*** Opening of Provided data ***

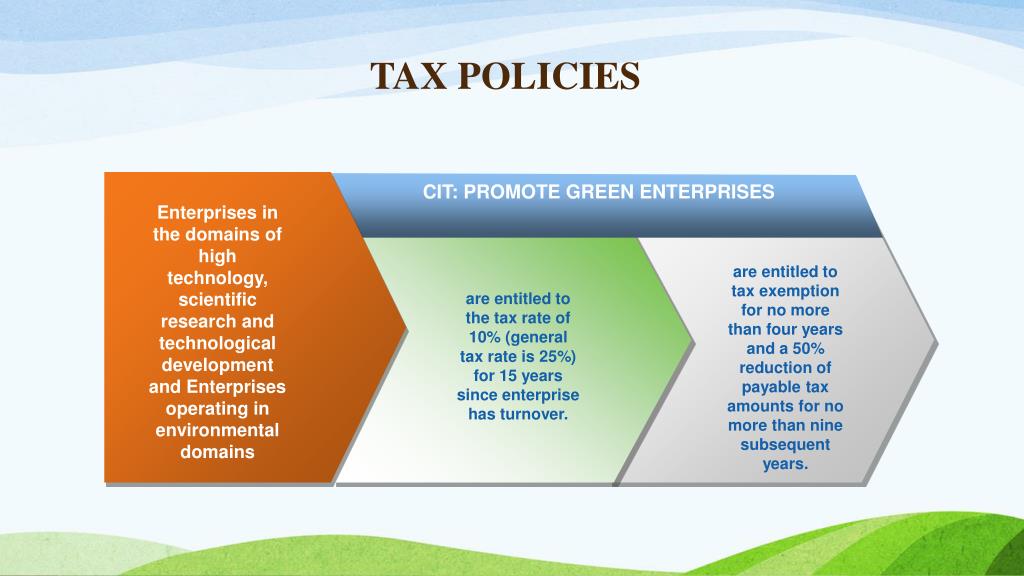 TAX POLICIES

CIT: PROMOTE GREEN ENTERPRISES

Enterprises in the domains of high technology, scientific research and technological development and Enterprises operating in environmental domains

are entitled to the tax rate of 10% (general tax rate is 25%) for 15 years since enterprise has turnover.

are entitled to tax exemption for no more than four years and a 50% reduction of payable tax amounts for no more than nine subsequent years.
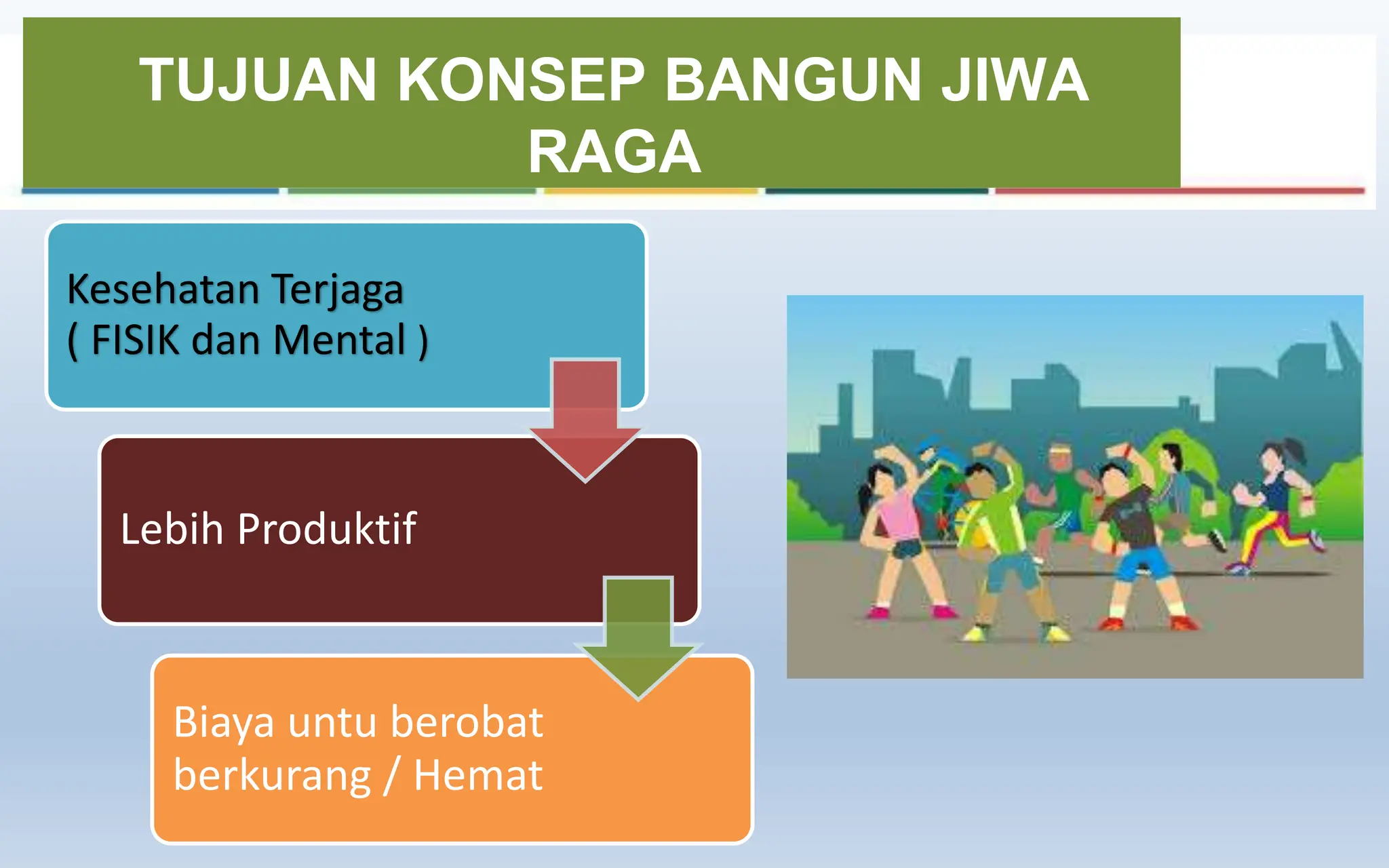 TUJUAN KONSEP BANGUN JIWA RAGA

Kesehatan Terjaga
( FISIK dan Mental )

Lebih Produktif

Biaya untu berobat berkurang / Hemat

*** Close of Provided data ***
*** Opening of Provided data ***

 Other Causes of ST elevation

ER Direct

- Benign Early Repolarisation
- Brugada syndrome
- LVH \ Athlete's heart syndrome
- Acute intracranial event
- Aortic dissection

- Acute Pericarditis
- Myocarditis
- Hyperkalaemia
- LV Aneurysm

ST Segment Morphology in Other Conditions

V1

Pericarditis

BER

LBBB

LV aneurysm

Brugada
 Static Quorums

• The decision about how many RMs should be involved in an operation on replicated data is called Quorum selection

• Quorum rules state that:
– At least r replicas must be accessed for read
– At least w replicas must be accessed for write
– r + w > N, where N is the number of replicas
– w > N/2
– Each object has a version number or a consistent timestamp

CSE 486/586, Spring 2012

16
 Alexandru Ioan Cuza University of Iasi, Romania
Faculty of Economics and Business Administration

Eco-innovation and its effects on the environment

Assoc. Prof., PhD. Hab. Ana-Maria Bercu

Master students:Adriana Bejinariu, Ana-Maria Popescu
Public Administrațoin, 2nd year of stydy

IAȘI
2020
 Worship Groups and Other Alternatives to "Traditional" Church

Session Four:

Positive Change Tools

*** Close of Provided data ***

In the entries above, find each line with "number" and list it.

– r + w > N, where N is the number of replicas
– Each object has a version number or a consistent timestamp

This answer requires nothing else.